Il giornalismo come baluardo della democrazia e la politica (europea) in difesa del giornalismo: a suggerirlo è l’ultimo rapporto pubblicato dal Reuters Institute for the Study of Journalism dell’Università di Oxford, lo scorso 25 novembre, dal titolo “What Can Be Done? Digital Media Policy Options for Strengthening European Democracy”.
D’altra parte, della necessaria correlazione tra le due tematiche ne avevamo già parlato, in relazione agli USA, nel precedente articolo sulle problematiche relative all’informazione , evidenziando come in quel paese la chiusura di quasi 1.800 giornali locali, dal 2004 ad oggi, abbia lasciato le città americane – a volte intere contee – senza una significativa fonte di notizie locali, rappresentando, questo fenomeno, un serio pericolo per la democrazia.
Lo studio del Reuters è curato da Rasmus Kleis Nielsen, direttore dell’Istituto, in collaborazione con Robert Gorwa, ricercatore della stessa università e Madelaine de Cock Buning, docente di Politiche Digitali all’European University Institute’s School of Transnational Governance.
Il rapporto, indirizzato alla nuova Commissione Europea di Ursula Von der Leyen, analizza ed individua una serie di punti chiave e di policy per lo sviluppo del giornalismo professionale indipendente in Europa, elaborando anche alcune concrete proposte volte ad indirizzare una politica dei media europea in quello che viene definito “un momento critico”:
“Il giornalismo professionale indipendente svolge un ruolo importante nella democrazia, ma deve affrontare una serie di importanti sfide che minacciano quel ruolo e, per estensione, minacciano la democrazia europea. Se il giornalismo viene indebolito, i cittadini europei saranno meno in grado di svolgere un ruolo attivo e informato nel processo politico e le democrazie europee meno resistenti alle minacce interne ed esterne” scrivono gli autori nell’introduzione al rapporto e, continuando: “Per fare davvero la differenza, i responsabili politici devono andare oltre la tendenza ad affrontare indirettamente le questioni che riguardano il giornalismo professionale indipendente o attraverso passaggi frammentati e frammentari e prendere in considerazione l’adozione di un approccio più olistico focalizzato sulla creazione di un ambiente in cui il giornalismo professionale indipendente possa avere successo.”
Secondo il rapporto del Reuters, tre (tre “F” ndr) sono le condizioni preliminari affinché si possa giungere a creare un ambiente più favorevole per il giornalismo:
Freedom (libertà): Date le minacce accertate alla libera espressione e alla libertà dei media in alcuni Stati membri dell’Unione europea, è chiaro che questi problemi devono essere affrontati prima in questi paesi prima che qualsiasi altra misura possa trovare un successo a lungo termine. In particolare i primi passi dovranno essere mossi riguardo alla protezione della libera espressione, della libertà dei media, della protezione dei giornalisti e della reale indipendenza per i media di servizio pubblico.

Compiti:
(a) Rispondi a queste domande sul testo dedicato al rapporto del Reuters Institute:
(i) In che giorno è stato pubblicato il rapporto?
(ii) Quanti giornali locali hanno chiuso negli Stati Uniti dal 2004?
(iii) A chi è indirizzato il rapporto?
(b) Riporta senza modifiche il brano del testo dedicato al rapporto del Reuters Institute che si apre con le parole "D’altra parte, della" e si chiude con "of Transnational Governance.".

Record archiviati

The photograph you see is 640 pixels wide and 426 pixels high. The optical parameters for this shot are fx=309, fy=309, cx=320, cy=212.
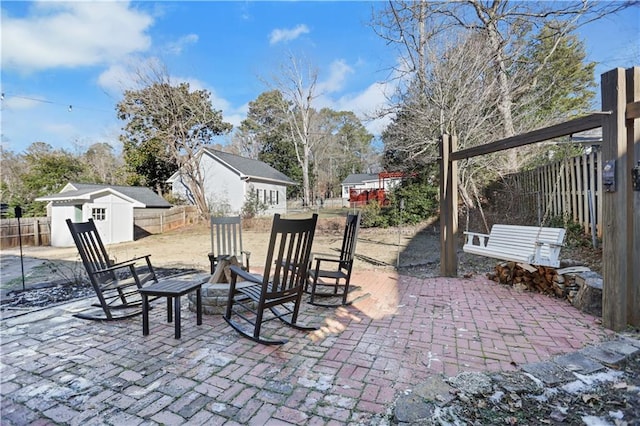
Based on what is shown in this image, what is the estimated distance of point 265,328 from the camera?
3219mm

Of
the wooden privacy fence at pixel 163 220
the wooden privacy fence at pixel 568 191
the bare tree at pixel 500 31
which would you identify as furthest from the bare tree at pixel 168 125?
the wooden privacy fence at pixel 568 191

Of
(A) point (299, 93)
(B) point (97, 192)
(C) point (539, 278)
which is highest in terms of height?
(A) point (299, 93)

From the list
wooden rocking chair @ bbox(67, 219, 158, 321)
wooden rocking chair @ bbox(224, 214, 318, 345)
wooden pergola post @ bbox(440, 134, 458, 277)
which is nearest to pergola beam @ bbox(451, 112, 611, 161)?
wooden pergola post @ bbox(440, 134, 458, 277)

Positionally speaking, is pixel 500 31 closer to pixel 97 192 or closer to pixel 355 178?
pixel 97 192

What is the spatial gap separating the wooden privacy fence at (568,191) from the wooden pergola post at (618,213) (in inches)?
94.9

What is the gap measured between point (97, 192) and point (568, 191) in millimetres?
14824

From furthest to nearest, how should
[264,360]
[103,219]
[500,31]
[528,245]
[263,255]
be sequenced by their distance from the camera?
1. [103,219]
2. [500,31]
3. [263,255]
4. [528,245]
5. [264,360]

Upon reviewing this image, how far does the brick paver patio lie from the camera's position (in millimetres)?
1928

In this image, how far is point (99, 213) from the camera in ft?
39.8

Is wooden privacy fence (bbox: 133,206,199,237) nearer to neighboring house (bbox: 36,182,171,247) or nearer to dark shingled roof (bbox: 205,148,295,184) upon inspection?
neighboring house (bbox: 36,182,171,247)

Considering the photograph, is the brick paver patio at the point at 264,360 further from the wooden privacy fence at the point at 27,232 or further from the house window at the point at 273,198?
the house window at the point at 273,198

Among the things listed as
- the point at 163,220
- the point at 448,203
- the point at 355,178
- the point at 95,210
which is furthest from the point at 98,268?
the point at 355,178

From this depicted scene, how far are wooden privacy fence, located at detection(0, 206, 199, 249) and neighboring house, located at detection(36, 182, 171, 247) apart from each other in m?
0.48

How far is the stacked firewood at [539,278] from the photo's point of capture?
157 inches
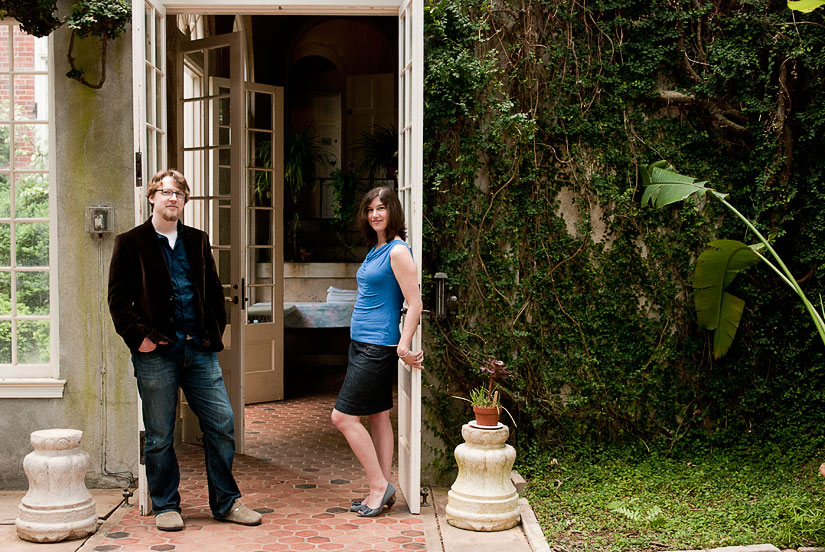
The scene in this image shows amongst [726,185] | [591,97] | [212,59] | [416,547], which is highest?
[212,59]

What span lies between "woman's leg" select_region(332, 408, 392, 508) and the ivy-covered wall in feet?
2.39

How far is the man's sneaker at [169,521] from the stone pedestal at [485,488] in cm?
138

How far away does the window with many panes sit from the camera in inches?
193

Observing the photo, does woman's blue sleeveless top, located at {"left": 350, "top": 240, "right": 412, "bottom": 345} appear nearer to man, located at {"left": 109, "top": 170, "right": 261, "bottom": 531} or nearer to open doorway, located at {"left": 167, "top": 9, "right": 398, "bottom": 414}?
man, located at {"left": 109, "top": 170, "right": 261, "bottom": 531}

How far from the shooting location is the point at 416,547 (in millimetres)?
3936

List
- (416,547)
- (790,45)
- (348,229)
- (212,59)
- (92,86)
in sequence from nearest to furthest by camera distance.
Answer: (416,547), (92,86), (790,45), (212,59), (348,229)

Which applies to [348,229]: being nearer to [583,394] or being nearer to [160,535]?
[583,394]

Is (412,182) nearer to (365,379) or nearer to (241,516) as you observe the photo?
(365,379)

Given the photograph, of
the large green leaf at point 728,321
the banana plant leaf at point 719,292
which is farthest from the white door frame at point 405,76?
the large green leaf at point 728,321

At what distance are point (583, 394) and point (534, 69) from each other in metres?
2.07

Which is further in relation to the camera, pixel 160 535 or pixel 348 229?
pixel 348 229

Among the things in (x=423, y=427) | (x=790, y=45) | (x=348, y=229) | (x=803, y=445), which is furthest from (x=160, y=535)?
(x=348, y=229)

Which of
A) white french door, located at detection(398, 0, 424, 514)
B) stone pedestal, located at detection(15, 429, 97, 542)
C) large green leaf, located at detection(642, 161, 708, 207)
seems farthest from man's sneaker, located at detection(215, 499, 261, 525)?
large green leaf, located at detection(642, 161, 708, 207)

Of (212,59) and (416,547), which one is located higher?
(212,59)
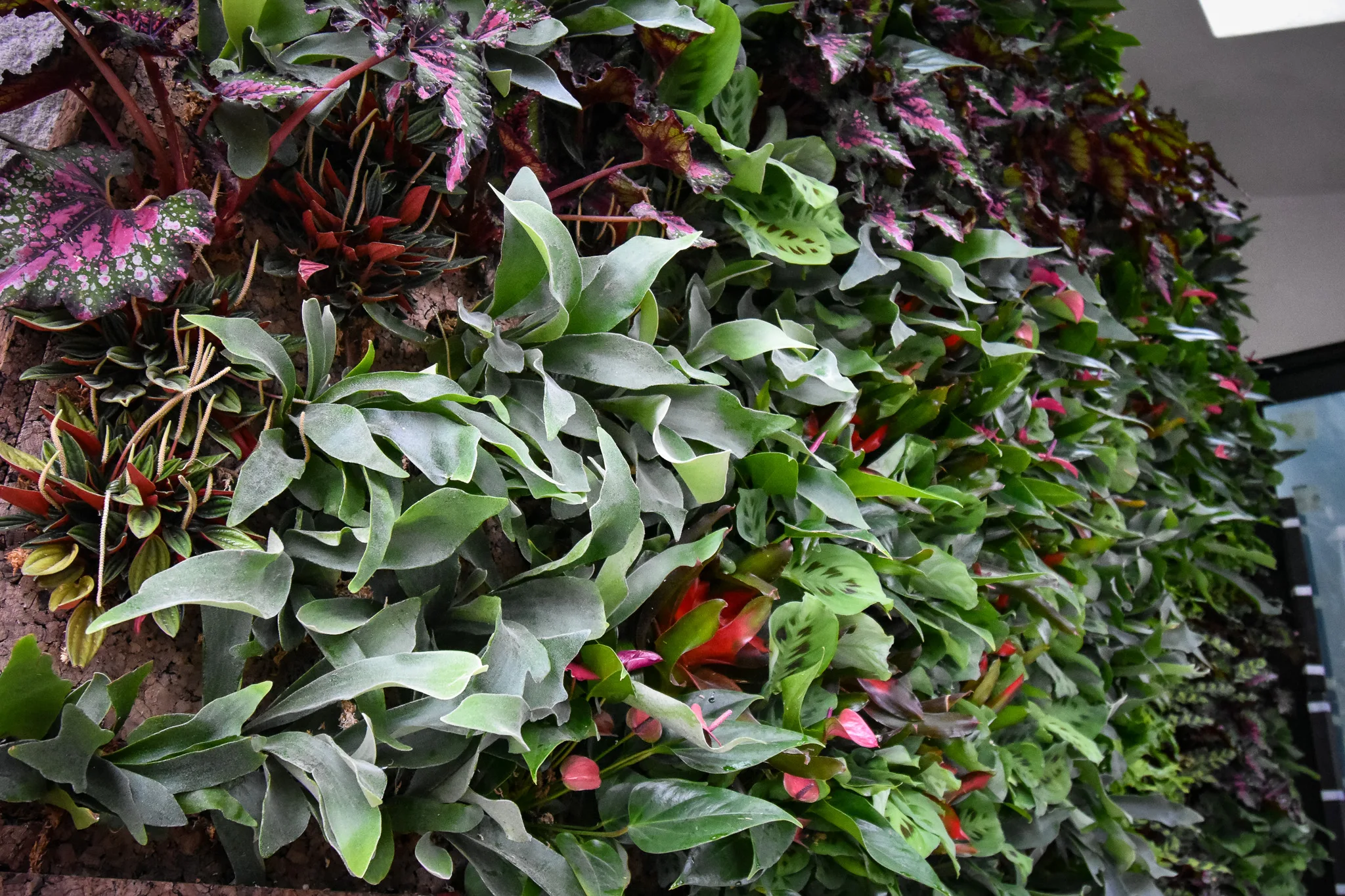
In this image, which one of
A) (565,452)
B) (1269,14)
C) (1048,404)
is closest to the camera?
(565,452)

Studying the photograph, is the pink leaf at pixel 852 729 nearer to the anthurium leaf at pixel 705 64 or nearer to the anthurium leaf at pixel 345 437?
the anthurium leaf at pixel 345 437

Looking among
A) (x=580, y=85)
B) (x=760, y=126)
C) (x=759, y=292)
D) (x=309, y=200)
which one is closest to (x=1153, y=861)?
(x=759, y=292)

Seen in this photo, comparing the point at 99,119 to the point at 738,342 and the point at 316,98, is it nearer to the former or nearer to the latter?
the point at 316,98

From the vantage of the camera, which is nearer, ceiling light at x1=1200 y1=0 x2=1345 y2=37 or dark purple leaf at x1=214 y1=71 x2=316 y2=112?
dark purple leaf at x1=214 y1=71 x2=316 y2=112

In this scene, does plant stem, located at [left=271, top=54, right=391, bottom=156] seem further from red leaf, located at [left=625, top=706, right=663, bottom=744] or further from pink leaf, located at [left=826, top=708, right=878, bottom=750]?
pink leaf, located at [left=826, top=708, right=878, bottom=750]

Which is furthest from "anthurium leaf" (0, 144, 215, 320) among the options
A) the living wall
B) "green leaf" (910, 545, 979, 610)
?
"green leaf" (910, 545, 979, 610)

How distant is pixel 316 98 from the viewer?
2.27ft

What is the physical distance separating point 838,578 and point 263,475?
0.63 metres

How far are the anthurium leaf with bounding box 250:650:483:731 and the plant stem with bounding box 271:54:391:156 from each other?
0.44 m

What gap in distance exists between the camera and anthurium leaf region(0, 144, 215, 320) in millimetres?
580

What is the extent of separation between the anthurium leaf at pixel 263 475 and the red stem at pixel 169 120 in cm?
23

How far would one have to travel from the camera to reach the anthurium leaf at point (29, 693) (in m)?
0.50

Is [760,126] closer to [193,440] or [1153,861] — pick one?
[193,440]

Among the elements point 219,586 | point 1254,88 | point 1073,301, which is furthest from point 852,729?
point 1254,88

Soluzioni svolte:
(a)
(i) Il 25 novembre.
(ii) Quasi 1.800.
(iii) Alla nuova Commissione Europea di Ursula Von der Leyen.

(b)
D’altra parte, della necessaria correlazione tra le due tematiche ne avevamo già parlato, in relazione agli USA, nel precedente articolo sulle problematiche relative all’informazione , evidenziando come in quel paese la chiusura di quasi 1.800 giornali locali, dal 2004 ad oggi, abbia lasciato le città americane – a volte intere contee – senza una significativa fonte di notizie locali, rappresentando, questo fenomeno, un serio pericolo per la democrazia.
Lo studio del Reuters è curato da Rasmus Kleis Nielsen, direttore dell’Istituto, in collaborazione con Robert Gorwa, ricercatore della stessa università e Madelaine de Cock Buning, docente di Politiche Digitali all’European University Institute’s School of Transnational Governance.